■ About this exercise
Using the entries below, return word for word the lines from the one containing "order: Artiodactyla" up to and including the last.

Saved data entries:
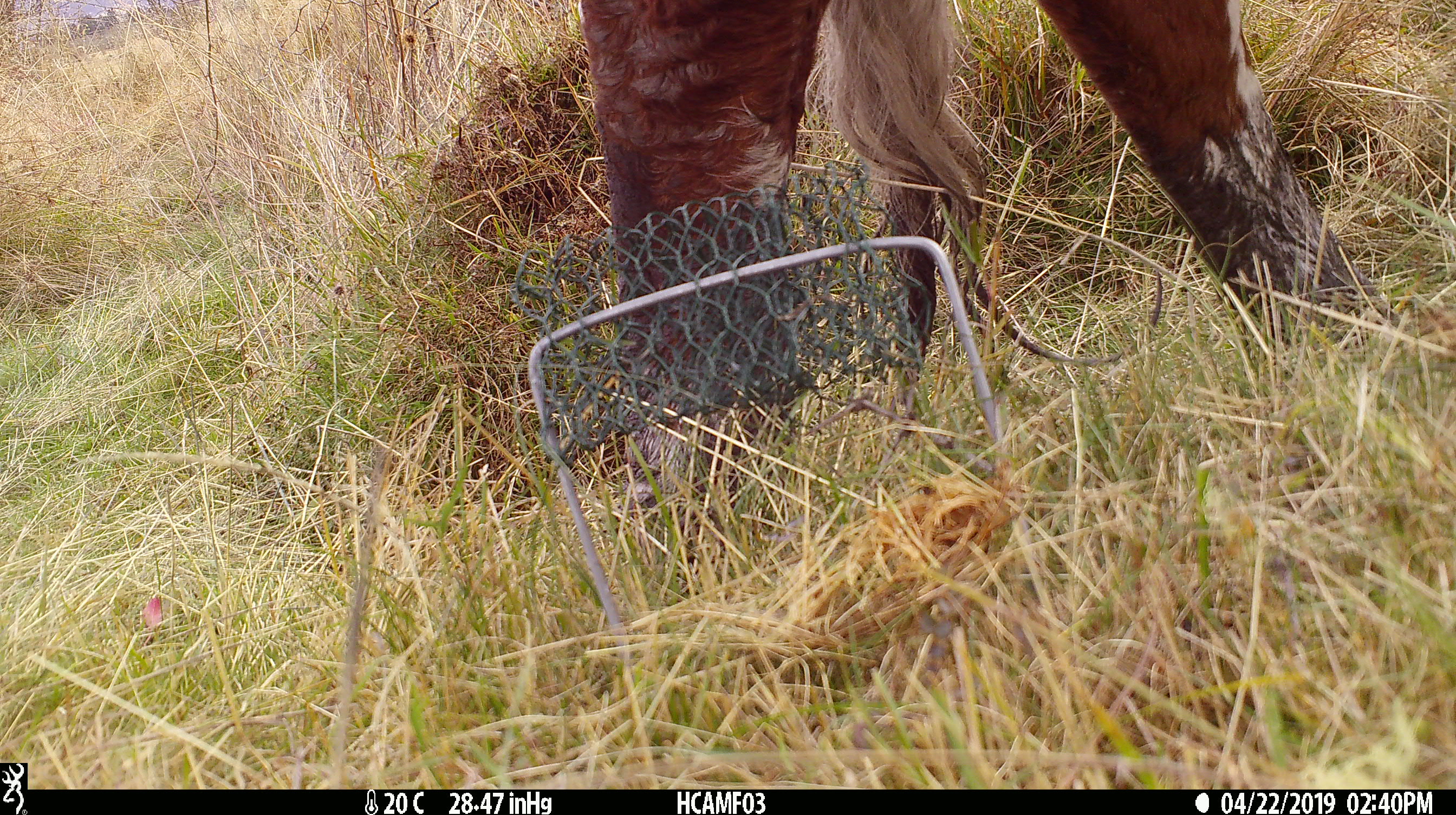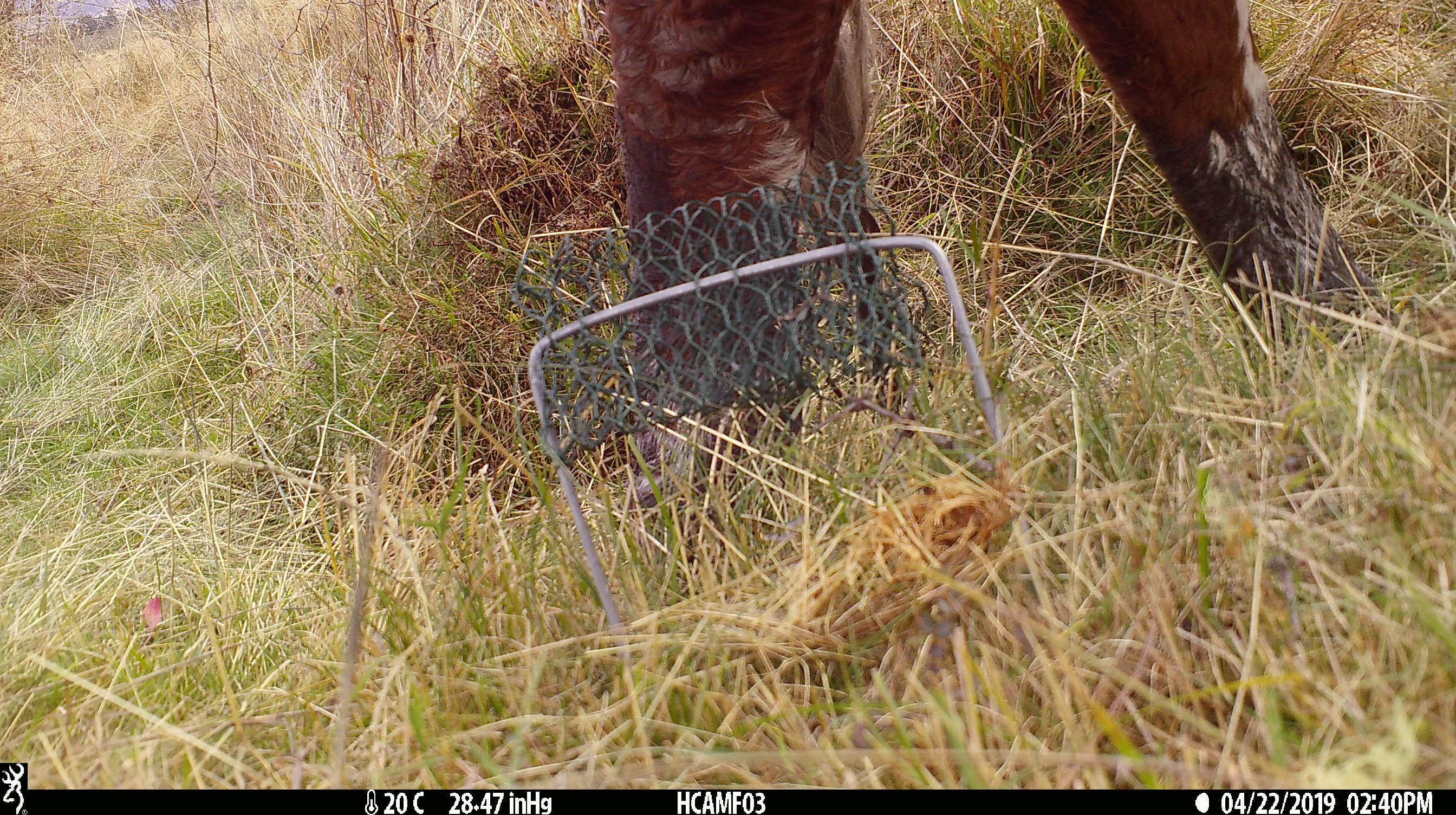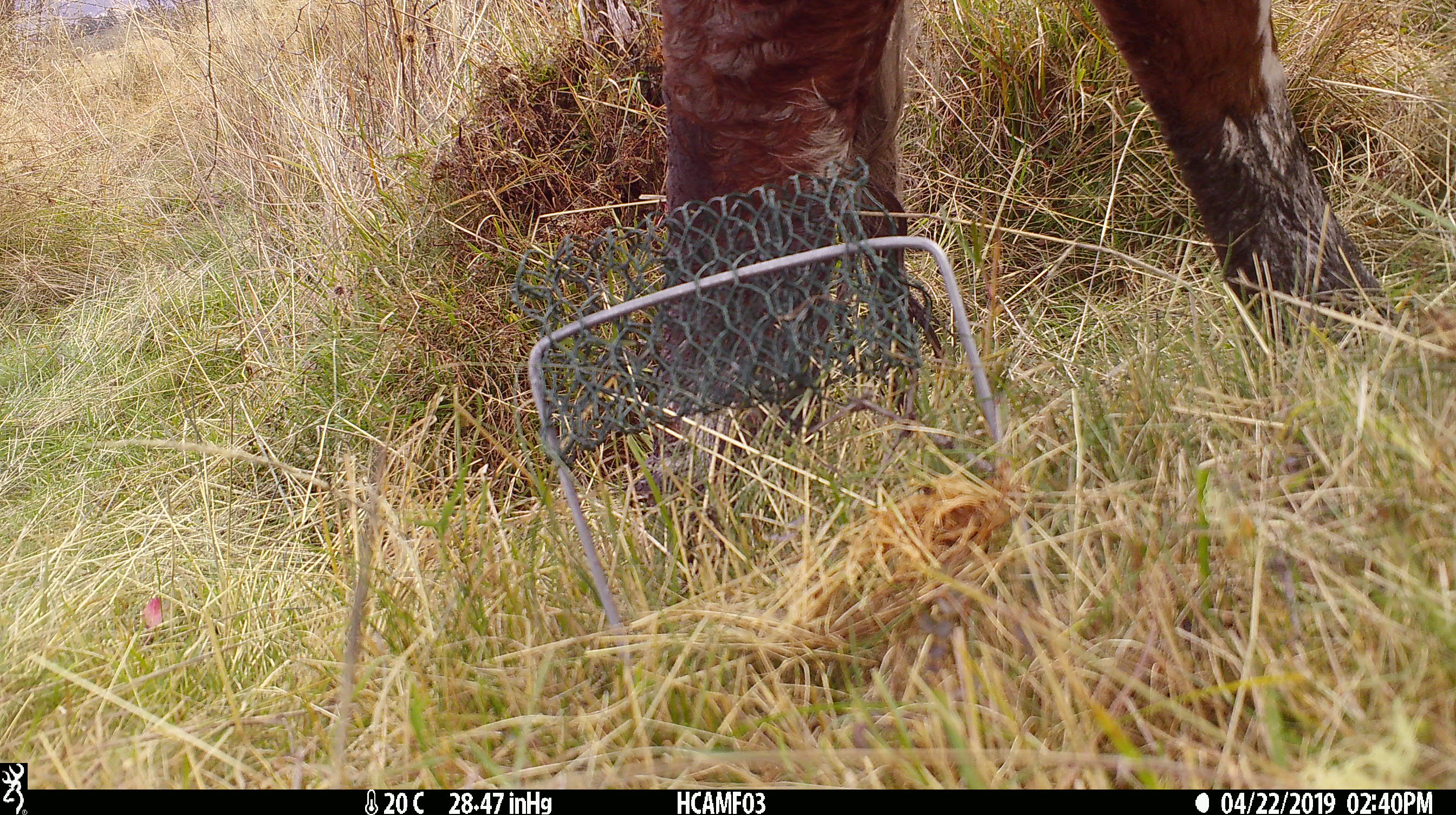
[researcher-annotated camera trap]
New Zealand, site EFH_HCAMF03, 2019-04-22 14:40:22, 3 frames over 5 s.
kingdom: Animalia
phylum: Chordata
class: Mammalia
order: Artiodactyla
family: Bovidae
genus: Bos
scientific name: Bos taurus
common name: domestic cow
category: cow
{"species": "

■ Written response
order: Artiodactyla
family: Bovidae
genus: Bos
scientific name: Bos taurus
common name: domestic cow
category: cow
{"species": "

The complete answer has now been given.